How to Protect WordPress From Recent Brute Force Attacks


Now it is confirmed that hackers are targeting WordPress based websites. A recent botnet has been found that is used for brute force attacks on WordPress and Joomla websites. This botnet contains more than 90,000 different IP address so it is hard to protect WordPress website only by blocking login attempts.

Protect wordpress website from hackers

If you are a WordPress user, you need to worry about that. In this post, I am listing few ways to protect your WordPress based website from Brute Fore attacks.

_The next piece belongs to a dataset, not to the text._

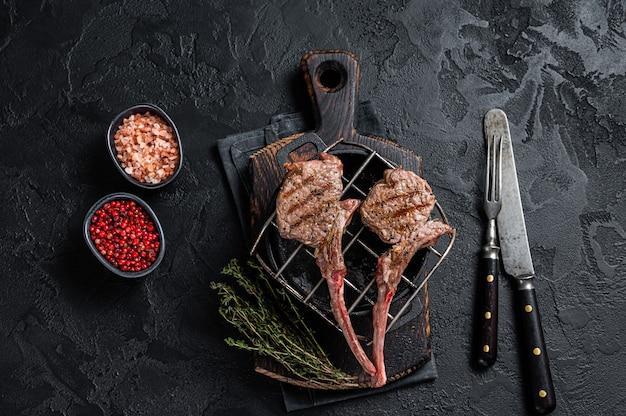 Bifes grelhados de carne de carneiro de cordeiro na grelha. fundo preto. vista do topo.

How to Protect WordPress From Brute Force Attacks

Stop Using username “admin”

This is the most common mistake WordPress users do. They use common users name such as admin, administrator, root or website name. Website having these usernames are most likely to be hacked. If you are using username as admin, change it now. Read earlier post explaining how to change username of WordPress website.

Use Strong Password

This is another common mistake generally users do. Never use a weak, short and easy to guess password.A strong password contains characters in upper case, lowercase, numbers and special characters. Password length must also be more than 10 characters. In Brute force attack, attackers try all common passwords. So, have an easy to guess password.

Limit Login attempts

You should also limit number of login attempts. If a person enters wrong password by these number of times, he will not be able to use login form any more. Although, this is an important step we can take to protect from brute force attack. But the recent attacks are using more than 90,000 different IP addresses. So, this protection may fail. Still, you can use this. You can use limit login attempts WordPress plugin.

Also read: How to backup WordPress

Password Protect WP-Admin

This is also a nice way you can use to prevent hackers from your website. For this, you can either use .htpasswds file method, or cpanel. If you want to use .htpasswds method, try this generator. If you are planning to do it with cpanel, login in cpanel and see security section.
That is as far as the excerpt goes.